Short problem 1 | In the briefing transcript below, translate the sentence "He is investing in this relationship because it's a very fundamental interest at play." into Spanish.
Short problem 2 | Continue the briefing transcript about the meeting between the two Presidents, picking up after its final sentence.

#### Text passage

SENIOR ADMINISTRATION OFFICIAL: That issue did come up in passing --
Q What issue?
SENIOR ADMINISTRATION OFFICIAL: Middle East peace process.
SENIOR ADMINISTRATION OFFICIAL: Middle East peace process. And so I think that the two Presidents agreed to have their teams take a further look at what exactly our Russian friends have in mind.
Q In terms of the next meeting in July, their predecessors met something like 30 times, and a lot of those were sort of referred to as kind of drive-by summits. Did they talk about how they're going to have a different type of summitry? And also, you mentioned at the beginning a little bit of personal banter between them. Can you tell us anything about that?
SENIOR ADMINISTRATION OFFICIAL: I'll let my colleague do the banter. (Laughter.)
Yes, it's an important point about the way the previous administrations dealt with this. I think this meeting in and of itself shows you that we're not -- we don't do drive-by summits. We have meetings of substance and it's not -- quite frankly, neither President, most certainly not our President, has the time to have 30 meetings with all the other things going on, including the whole reason we're here in London.
So I presume and expect -- and for me it's a great burden, but when we go to Moscow it's going to be a real, substantive meeting and it won't be 45 minutes; it will be the serious things principally that my colleague already talked about in terms of START and nonproliferation, but, again, the full spectrum of everything that we're going to talk about -- including, I would say, trying to remember that the societal part, the business links, the civil society links that are talked about in the joint statement, I suspect Moscow will give us an opportunity to develop some of that when we have our President in Russia.
SENIOR ADMINISTRATION OFFICIAL: I'd just that and I think that those of you who have followed the President more closely are fully aware of what he has said in the past, which is that he wishes he had the luxury of choosing to spend a lot of time on any one particular issue. But the fact remains that we have 12 million people looking for jobs in the United States, we have a lot of people whose health care is at risk. He is investing in this relationship because it's a very fundamental interest at play. And the next summit will be driven by our interest in advancing those -– our fundamental interest in advancing those interests as it relates to proliferation and START.
As it relates to banter, I would just say that I think as many of us do when we see each other, the Presidents asked each other about their families. They underscored their appreciation of the candid exchange of letters, the very productive phone calls that they've had until this date. I think it was noted that they share an interest in law, training in law, and that undergirded a much longer conversation about the importance of the rule of law to not only political development, but also economic development.

########
#### Information supplied

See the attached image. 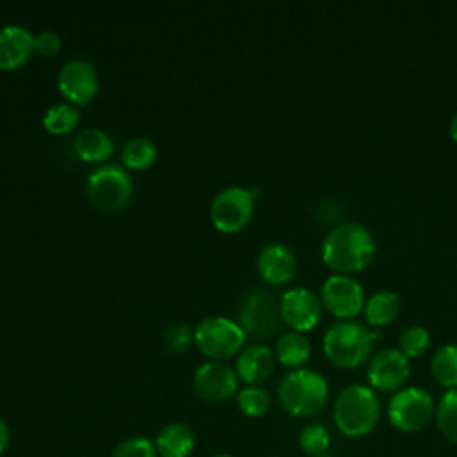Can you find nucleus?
<instances>
[{"label": "nucleus", "instance_id": "obj_30", "mask_svg": "<svg viewBox=\"0 0 457 457\" xmlns=\"http://www.w3.org/2000/svg\"><path fill=\"white\" fill-rule=\"evenodd\" d=\"M191 345H195L193 330L186 323H175L164 334V346L170 353H182Z\"/></svg>", "mask_w": 457, "mask_h": 457}, {"label": "nucleus", "instance_id": "obj_17", "mask_svg": "<svg viewBox=\"0 0 457 457\" xmlns=\"http://www.w3.org/2000/svg\"><path fill=\"white\" fill-rule=\"evenodd\" d=\"M275 361V353L266 345L253 343L237 353L234 370L246 386H259L273 373Z\"/></svg>", "mask_w": 457, "mask_h": 457}, {"label": "nucleus", "instance_id": "obj_22", "mask_svg": "<svg viewBox=\"0 0 457 457\" xmlns=\"http://www.w3.org/2000/svg\"><path fill=\"white\" fill-rule=\"evenodd\" d=\"M430 371L437 384L448 389H457V345L439 346L430 359Z\"/></svg>", "mask_w": 457, "mask_h": 457}, {"label": "nucleus", "instance_id": "obj_2", "mask_svg": "<svg viewBox=\"0 0 457 457\" xmlns=\"http://www.w3.org/2000/svg\"><path fill=\"white\" fill-rule=\"evenodd\" d=\"M382 412L377 391L366 384L346 386L334 400L332 418L346 437H364L378 423Z\"/></svg>", "mask_w": 457, "mask_h": 457}, {"label": "nucleus", "instance_id": "obj_18", "mask_svg": "<svg viewBox=\"0 0 457 457\" xmlns=\"http://www.w3.org/2000/svg\"><path fill=\"white\" fill-rule=\"evenodd\" d=\"M159 457H189L196 446L191 427L180 421L166 423L154 439Z\"/></svg>", "mask_w": 457, "mask_h": 457}, {"label": "nucleus", "instance_id": "obj_10", "mask_svg": "<svg viewBox=\"0 0 457 457\" xmlns=\"http://www.w3.org/2000/svg\"><path fill=\"white\" fill-rule=\"evenodd\" d=\"M57 86L61 95L73 105H87L98 93L100 79L98 71L87 59H68L57 75Z\"/></svg>", "mask_w": 457, "mask_h": 457}, {"label": "nucleus", "instance_id": "obj_21", "mask_svg": "<svg viewBox=\"0 0 457 457\" xmlns=\"http://www.w3.org/2000/svg\"><path fill=\"white\" fill-rule=\"evenodd\" d=\"M364 318L370 325L373 327H382L391 323L402 309V300L395 291L382 289L373 293L366 302H364Z\"/></svg>", "mask_w": 457, "mask_h": 457}, {"label": "nucleus", "instance_id": "obj_3", "mask_svg": "<svg viewBox=\"0 0 457 457\" xmlns=\"http://www.w3.org/2000/svg\"><path fill=\"white\" fill-rule=\"evenodd\" d=\"M277 396L287 414L309 418L325 407L328 400V382L316 370L296 368L282 377Z\"/></svg>", "mask_w": 457, "mask_h": 457}, {"label": "nucleus", "instance_id": "obj_25", "mask_svg": "<svg viewBox=\"0 0 457 457\" xmlns=\"http://www.w3.org/2000/svg\"><path fill=\"white\" fill-rule=\"evenodd\" d=\"M236 405L245 416L261 418L270 411L271 396L261 386H245L236 393Z\"/></svg>", "mask_w": 457, "mask_h": 457}, {"label": "nucleus", "instance_id": "obj_20", "mask_svg": "<svg viewBox=\"0 0 457 457\" xmlns=\"http://www.w3.org/2000/svg\"><path fill=\"white\" fill-rule=\"evenodd\" d=\"M311 350V341L303 332L289 330L278 337L275 345V359L280 364L296 370L303 368V364L309 361Z\"/></svg>", "mask_w": 457, "mask_h": 457}, {"label": "nucleus", "instance_id": "obj_24", "mask_svg": "<svg viewBox=\"0 0 457 457\" xmlns=\"http://www.w3.org/2000/svg\"><path fill=\"white\" fill-rule=\"evenodd\" d=\"M157 148L148 137H132L121 148V162L130 170H145L154 164Z\"/></svg>", "mask_w": 457, "mask_h": 457}, {"label": "nucleus", "instance_id": "obj_1", "mask_svg": "<svg viewBox=\"0 0 457 457\" xmlns=\"http://www.w3.org/2000/svg\"><path fill=\"white\" fill-rule=\"evenodd\" d=\"M375 252V237L364 225L355 221L336 225L321 245L325 264L345 275L364 270L373 261Z\"/></svg>", "mask_w": 457, "mask_h": 457}, {"label": "nucleus", "instance_id": "obj_9", "mask_svg": "<svg viewBox=\"0 0 457 457\" xmlns=\"http://www.w3.org/2000/svg\"><path fill=\"white\" fill-rule=\"evenodd\" d=\"M280 300L266 291L255 289L248 293L239 307V325L245 334L266 337L280 328Z\"/></svg>", "mask_w": 457, "mask_h": 457}, {"label": "nucleus", "instance_id": "obj_15", "mask_svg": "<svg viewBox=\"0 0 457 457\" xmlns=\"http://www.w3.org/2000/svg\"><path fill=\"white\" fill-rule=\"evenodd\" d=\"M257 271L261 278L271 286L284 284L291 280L296 271V257L284 243H268L259 252Z\"/></svg>", "mask_w": 457, "mask_h": 457}, {"label": "nucleus", "instance_id": "obj_8", "mask_svg": "<svg viewBox=\"0 0 457 457\" xmlns=\"http://www.w3.org/2000/svg\"><path fill=\"white\" fill-rule=\"evenodd\" d=\"M255 189L241 186H228L216 193L211 204L212 225L223 234H236L243 230L253 216Z\"/></svg>", "mask_w": 457, "mask_h": 457}, {"label": "nucleus", "instance_id": "obj_35", "mask_svg": "<svg viewBox=\"0 0 457 457\" xmlns=\"http://www.w3.org/2000/svg\"><path fill=\"white\" fill-rule=\"evenodd\" d=\"M211 457H234L230 453H216V455H211Z\"/></svg>", "mask_w": 457, "mask_h": 457}, {"label": "nucleus", "instance_id": "obj_7", "mask_svg": "<svg viewBox=\"0 0 457 457\" xmlns=\"http://www.w3.org/2000/svg\"><path fill=\"white\" fill-rule=\"evenodd\" d=\"M132 179L129 171L112 162L95 168L87 177V196L102 211L116 212L132 198Z\"/></svg>", "mask_w": 457, "mask_h": 457}, {"label": "nucleus", "instance_id": "obj_13", "mask_svg": "<svg viewBox=\"0 0 457 457\" xmlns=\"http://www.w3.org/2000/svg\"><path fill=\"white\" fill-rule=\"evenodd\" d=\"M320 300L336 318L352 320L364 307V291L357 278L345 273H334L325 278Z\"/></svg>", "mask_w": 457, "mask_h": 457}, {"label": "nucleus", "instance_id": "obj_29", "mask_svg": "<svg viewBox=\"0 0 457 457\" xmlns=\"http://www.w3.org/2000/svg\"><path fill=\"white\" fill-rule=\"evenodd\" d=\"M111 457H159V455H157L154 439L146 436H130L114 446V450L111 452Z\"/></svg>", "mask_w": 457, "mask_h": 457}, {"label": "nucleus", "instance_id": "obj_31", "mask_svg": "<svg viewBox=\"0 0 457 457\" xmlns=\"http://www.w3.org/2000/svg\"><path fill=\"white\" fill-rule=\"evenodd\" d=\"M61 36L55 30L45 29L34 36V52L41 57H52L61 50Z\"/></svg>", "mask_w": 457, "mask_h": 457}, {"label": "nucleus", "instance_id": "obj_11", "mask_svg": "<svg viewBox=\"0 0 457 457\" xmlns=\"http://www.w3.org/2000/svg\"><path fill=\"white\" fill-rule=\"evenodd\" d=\"M411 375L409 359L398 348H384L368 359V386L380 393H396Z\"/></svg>", "mask_w": 457, "mask_h": 457}, {"label": "nucleus", "instance_id": "obj_4", "mask_svg": "<svg viewBox=\"0 0 457 457\" xmlns=\"http://www.w3.org/2000/svg\"><path fill=\"white\" fill-rule=\"evenodd\" d=\"M380 332L368 328L355 320H341L330 325L323 336V352L327 359L339 368H357L370 359Z\"/></svg>", "mask_w": 457, "mask_h": 457}, {"label": "nucleus", "instance_id": "obj_6", "mask_svg": "<svg viewBox=\"0 0 457 457\" xmlns=\"http://www.w3.org/2000/svg\"><path fill=\"white\" fill-rule=\"evenodd\" d=\"M245 330L225 316H207L193 330L195 346L211 361L234 357L245 345Z\"/></svg>", "mask_w": 457, "mask_h": 457}, {"label": "nucleus", "instance_id": "obj_5", "mask_svg": "<svg viewBox=\"0 0 457 457\" xmlns=\"http://www.w3.org/2000/svg\"><path fill=\"white\" fill-rule=\"evenodd\" d=\"M386 414L389 423L403 434L423 430L436 414L432 396L418 386H403L391 395Z\"/></svg>", "mask_w": 457, "mask_h": 457}, {"label": "nucleus", "instance_id": "obj_28", "mask_svg": "<svg viewBox=\"0 0 457 457\" xmlns=\"http://www.w3.org/2000/svg\"><path fill=\"white\" fill-rule=\"evenodd\" d=\"M430 345V334L423 325H409L398 336V350L407 359H416L425 353Z\"/></svg>", "mask_w": 457, "mask_h": 457}, {"label": "nucleus", "instance_id": "obj_12", "mask_svg": "<svg viewBox=\"0 0 457 457\" xmlns=\"http://www.w3.org/2000/svg\"><path fill=\"white\" fill-rule=\"evenodd\" d=\"M195 393L211 403H221L236 396L239 391V378L236 370L223 361H207L193 373Z\"/></svg>", "mask_w": 457, "mask_h": 457}, {"label": "nucleus", "instance_id": "obj_14", "mask_svg": "<svg viewBox=\"0 0 457 457\" xmlns=\"http://www.w3.org/2000/svg\"><path fill=\"white\" fill-rule=\"evenodd\" d=\"M280 316L286 325L296 332L314 328L321 316L320 296L307 287L287 289L280 296Z\"/></svg>", "mask_w": 457, "mask_h": 457}, {"label": "nucleus", "instance_id": "obj_33", "mask_svg": "<svg viewBox=\"0 0 457 457\" xmlns=\"http://www.w3.org/2000/svg\"><path fill=\"white\" fill-rule=\"evenodd\" d=\"M448 130H450V136H452V139L457 143V112L452 116V120H450V127H448Z\"/></svg>", "mask_w": 457, "mask_h": 457}, {"label": "nucleus", "instance_id": "obj_26", "mask_svg": "<svg viewBox=\"0 0 457 457\" xmlns=\"http://www.w3.org/2000/svg\"><path fill=\"white\" fill-rule=\"evenodd\" d=\"M434 418L443 437L457 445V389H448L443 393L436 405Z\"/></svg>", "mask_w": 457, "mask_h": 457}, {"label": "nucleus", "instance_id": "obj_32", "mask_svg": "<svg viewBox=\"0 0 457 457\" xmlns=\"http://www.w3.org/2000/svg\"><path fill=\"white\" fill-rule=\"evenodd\" d=\"M9 441H11V428H9L7 421L0 416V455L5 453Z\"/></svg>", "mask_w": 457, "mask_h": 457}, {"label": "nucleus", "instance_id": "obj_16", "mask_svg": "<svg viewBox=\"0 0 457 457\" xmlns=\"http://www.w3.org/2000/svg\"><path fill=\"white\" fill-rule=\"evenodd\" d=\"M34 54V34L21 25L0 29V70H18Z\"/></svg>", "mask_w": 457, "mask_h": 457}, {"label": "nucleus", "instance_id": "obj_19", "mask_svg": "<svg viewBox=\"0 0 457 457\" xmlns=\"http://www.w3.org/2000/svg\"><path fill=\"white\" fill-rule=\"evenodd\" d=\"M75 154L86 162H104L114 152V143L111 136L96 127H89L79 132L73 141Z\"/></svg>", "mask_w": 457, "mask_h": 457}, {"label": "nucleus", "instance_id": "obj_34", "mask_svg": "<svg viewBox=\"0 0 457 457\" xmlns=\"http://www.w3.org/2000/svg\"><path fill=\"white\" fill-rule=\"evenodd\" d=\"M311 457H334V455L327 452V453H320V455H311Z\"/></svg>", "mask_w": 457, "mask_h": 457}, {"label": "nucleus", "instance_id": "obj_23", "mask_svg": "<svg viewBox=\"0 0 457 457\" xmlns=\"http://www.w3.org/2000/svg\"><path fill=\"white\" fill-rule=\"evenodd\" d=\"M79 109L70 102H59L50 105L43 116V127L46 129V132L55 136L71 132L79 125Z\"/></svg>", "mask_w": 457, "mask_h": 457}, {"label": "nucleus", "instance_id": "obj_27", "mask_svg": "<svg viewBox=\"0 0 457 457\" xmlns=\"http://www.w3.org/2000/svg\"><path fill=\"white\" fill-rule=\"evenodd\" d=\"M298 445L307 457L327 453L330 446V432L321 423H307L298 434Z\"/></svg>", "mask_w": 457, "mask_h": 457}]
</instances>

########

Output 1 | Está invirtiendo en esta relación porque hay en juego un interés muy fundamental.

Output 2 |
And so I also think that there was -- I think this was implicit in their discussion about their families that they're relatively young men, as my colleague suggested, and coming to this meeting with perhaps a fresher set of eyes on our shared challenges.
SENIOR ADMINISTRATION OFFICIAL: I want to add one footnote that I think is very important on this. We start to build this relationship from the premise that we are focused on our national interests. And our objectives are to pursue those interests. The relationship between Medvedev and Obama or me and some low-level -- you know, my counterpart, that is a means to that end.
Sometimes in the past I think we've gotten that backwards, where forging a close, personal bond becomes the objective -- and that gets you in a lot of mess, and we're not going to do that.
Q On North Korea, was President Obama and Medvedev -- missile launch by North Korea in violation of the U.N. Security Council?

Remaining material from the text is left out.